Workers are paying the price
for the rising cost of oil

(28 June 2008)


Comment, Socialist Worker, No.2107, 28 June 2008.
Copied with thanks from the Socialist Worker Website.
Marked up by Einde O’Callaghan for the Marxists’ Internet Archive.


The rising cost of oil is hitting people hard right across the world. By raising the price of all energy, it has a direct effect on people’s ability to heat their homes and on the cost of travelling to and from work.

Rising oil prices also have a devastating indirect effect by pushing food prices up even higher, since farmers depend on not only machinery and transport that uses oil, but also nitrogenous fertilisers whose manufacture is highly energy intensive.

It is also causing immense difficulties for governments and central banks as they endeavour to keep in check the recession that is currently developing in the US and Britain.

Their preferred method for doing this is by handing over huge sums of money to the banking sector and by reducing interest rates. But now they are terrified that this will stoke up inflation.

Capitalism worldwide grew relatively slowly through the 1980s and 1990s, as did the demand for oil. Its price fell in real terms from the very high level of the mid 1970s and early 1980s.

The big oil companies still made profits, but they held back from putting a lot of investment into looking for new oil reserves and put even less into refining capacity.

But then came the late 1990s and early 2000s. The US economy grew rapidly, fuelled by the large scale consumer borrowing and increased government arms expenditure. At the same time, rapid industrial growth in China began to have its impact on the world system as whole.

So demand for the consumption of oil shot up – and did so just as US imperialism’s war on Iraq was starting. Oil that had cost $10 a barrel in the late 1990s rose to $30, then to $70 and now to $130. Some analysts think it can rise another $100.
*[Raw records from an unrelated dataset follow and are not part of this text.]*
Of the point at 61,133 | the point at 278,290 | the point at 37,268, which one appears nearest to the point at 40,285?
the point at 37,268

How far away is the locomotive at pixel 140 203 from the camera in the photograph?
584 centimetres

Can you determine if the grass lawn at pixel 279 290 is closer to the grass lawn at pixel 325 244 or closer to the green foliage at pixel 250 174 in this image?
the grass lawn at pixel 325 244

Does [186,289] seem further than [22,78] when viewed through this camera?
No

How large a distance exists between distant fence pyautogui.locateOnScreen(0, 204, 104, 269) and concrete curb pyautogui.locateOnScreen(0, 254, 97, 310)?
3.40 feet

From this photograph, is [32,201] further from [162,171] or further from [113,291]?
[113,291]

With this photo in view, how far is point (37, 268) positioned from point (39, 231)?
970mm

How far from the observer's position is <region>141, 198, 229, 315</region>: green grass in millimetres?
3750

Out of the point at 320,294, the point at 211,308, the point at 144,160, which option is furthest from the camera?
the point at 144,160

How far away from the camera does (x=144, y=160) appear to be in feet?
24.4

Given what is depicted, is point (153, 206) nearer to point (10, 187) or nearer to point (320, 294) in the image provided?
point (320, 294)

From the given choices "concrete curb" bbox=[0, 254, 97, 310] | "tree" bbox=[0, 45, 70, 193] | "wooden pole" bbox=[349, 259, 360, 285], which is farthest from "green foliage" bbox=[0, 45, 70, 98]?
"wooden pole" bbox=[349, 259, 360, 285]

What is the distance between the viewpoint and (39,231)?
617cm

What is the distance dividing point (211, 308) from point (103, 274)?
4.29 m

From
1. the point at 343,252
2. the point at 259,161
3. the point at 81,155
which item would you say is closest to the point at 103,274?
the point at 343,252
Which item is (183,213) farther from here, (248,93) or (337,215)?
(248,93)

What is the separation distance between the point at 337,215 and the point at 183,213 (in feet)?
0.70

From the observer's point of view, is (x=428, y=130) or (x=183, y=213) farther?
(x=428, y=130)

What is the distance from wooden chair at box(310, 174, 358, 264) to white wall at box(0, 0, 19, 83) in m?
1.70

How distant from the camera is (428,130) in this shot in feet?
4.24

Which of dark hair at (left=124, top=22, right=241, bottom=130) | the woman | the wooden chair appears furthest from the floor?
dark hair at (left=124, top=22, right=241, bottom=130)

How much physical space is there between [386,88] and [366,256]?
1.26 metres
As this has happened, oil firms’ profits have shot up, and gas and coal producers have pushed their prices up. Financial speculators have gambled on trying to keep these commodity prices rising. Meanwhile, the world’s workers and poor farmers are told they must “tighten their belts”.
 

Running into disaster

It has been obvious for many decades that humanity cannot continue using up the earth’s oil without eventually running into disaster. Yet the drive for profit means that industry in the West and industrialisation in the rest of the world are based upon encouraging ever greater amounts of oil consumption, especially when it comes to transport.

Private cars have been prioritised over public transport, trucking over rail freight. And big cars with gas guzzling engines have been the prestige symbols of those who have got richer as the poor have got poorer. The old capitalists in Europe, North America and Japan have refused to abandon their destructive addition to oil – and the new capitalists in China and India have imitated them.
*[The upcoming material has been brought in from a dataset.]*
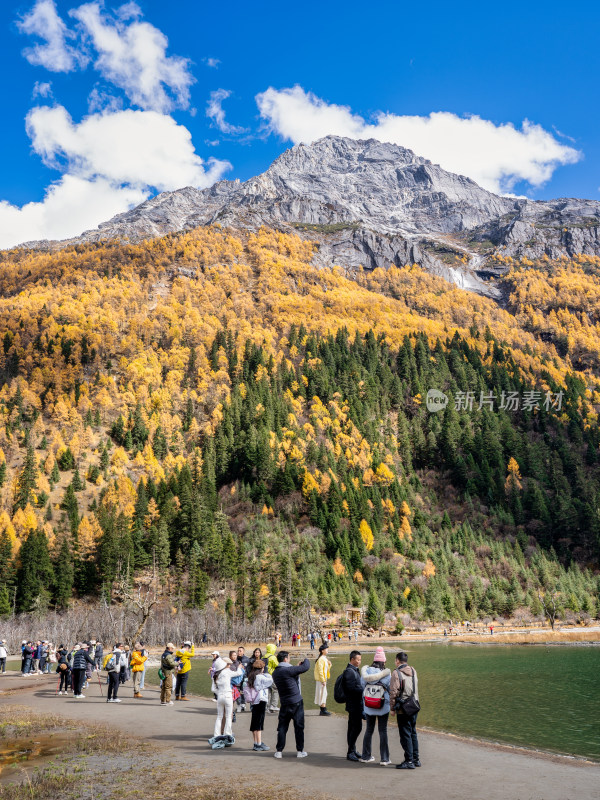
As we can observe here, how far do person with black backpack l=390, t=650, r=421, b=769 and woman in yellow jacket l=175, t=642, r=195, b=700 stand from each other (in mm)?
11826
Now there is a deep fear that the point is being reached at which point the oil reserves will start to run out. Some commentators think “peak oil” has already been reached, others that it not due for another 40 years.

Nobody knows for sure, because those who control the oil reserves – the royal families of Saudi Arabia and the Gulf, the giant oil corporations and the Russian states – see their profitability as dependant on keeping the amount of their reserves secret.
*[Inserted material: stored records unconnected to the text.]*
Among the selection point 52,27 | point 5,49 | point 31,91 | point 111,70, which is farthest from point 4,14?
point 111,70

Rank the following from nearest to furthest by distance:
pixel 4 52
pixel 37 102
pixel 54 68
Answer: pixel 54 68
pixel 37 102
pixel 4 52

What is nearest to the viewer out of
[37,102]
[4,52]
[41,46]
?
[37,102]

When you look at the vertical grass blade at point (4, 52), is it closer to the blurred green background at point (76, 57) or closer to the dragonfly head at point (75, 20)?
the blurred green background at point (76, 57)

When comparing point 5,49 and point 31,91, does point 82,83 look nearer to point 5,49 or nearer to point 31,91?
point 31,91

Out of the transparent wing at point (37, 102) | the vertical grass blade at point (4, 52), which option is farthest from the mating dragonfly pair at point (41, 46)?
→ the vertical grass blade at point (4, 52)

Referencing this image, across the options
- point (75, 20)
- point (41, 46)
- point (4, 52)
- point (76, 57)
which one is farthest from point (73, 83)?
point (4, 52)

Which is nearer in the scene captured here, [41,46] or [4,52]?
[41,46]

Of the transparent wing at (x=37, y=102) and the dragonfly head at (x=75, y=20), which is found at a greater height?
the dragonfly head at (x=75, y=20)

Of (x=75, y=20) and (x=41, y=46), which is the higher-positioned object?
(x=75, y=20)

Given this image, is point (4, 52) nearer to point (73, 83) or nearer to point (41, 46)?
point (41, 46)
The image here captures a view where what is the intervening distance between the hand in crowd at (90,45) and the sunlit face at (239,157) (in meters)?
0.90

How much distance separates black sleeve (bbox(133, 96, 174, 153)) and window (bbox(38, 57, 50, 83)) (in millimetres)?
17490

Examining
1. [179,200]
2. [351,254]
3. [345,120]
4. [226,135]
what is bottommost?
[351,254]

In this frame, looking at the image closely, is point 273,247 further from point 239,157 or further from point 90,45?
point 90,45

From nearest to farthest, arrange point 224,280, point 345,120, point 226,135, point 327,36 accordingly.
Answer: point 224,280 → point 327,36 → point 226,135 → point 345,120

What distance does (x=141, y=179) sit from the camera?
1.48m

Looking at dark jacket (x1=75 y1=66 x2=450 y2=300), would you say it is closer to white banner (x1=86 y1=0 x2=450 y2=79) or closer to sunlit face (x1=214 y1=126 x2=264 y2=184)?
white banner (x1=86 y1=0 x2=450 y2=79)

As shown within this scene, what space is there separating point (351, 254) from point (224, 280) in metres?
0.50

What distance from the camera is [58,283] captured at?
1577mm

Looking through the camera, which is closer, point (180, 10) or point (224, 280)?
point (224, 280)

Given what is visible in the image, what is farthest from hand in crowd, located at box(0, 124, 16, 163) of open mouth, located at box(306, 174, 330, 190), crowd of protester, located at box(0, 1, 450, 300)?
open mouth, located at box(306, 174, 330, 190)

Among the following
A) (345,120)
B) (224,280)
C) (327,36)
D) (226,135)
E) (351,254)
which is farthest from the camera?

There is, of course, another even more frightening absurdity to world capitalism being hooked on oil. Burning the world’s oil reserves involves turning them into greenhouse gases that are leading to catastrophic climate change.

The fear that the reserves are running out has led to a third of the US maize crop and half of the European Union vegetable oil crop being turned into oil substitutes – so called biofuels. This is one major factor behind the rising price of staple foods.

Yet capitalism knows only one way to overcome an addiction – cold turkey for the rest of us by forcing up the price of energy. The ruling class’s drive for profits has created a world where we are all dependent on oil in our everyday lives. Now they tell us we have to make sacrifices because it has gone wrong. Meanwhile, Shell, BP, Texaco, Centrica and the rest are making record profits.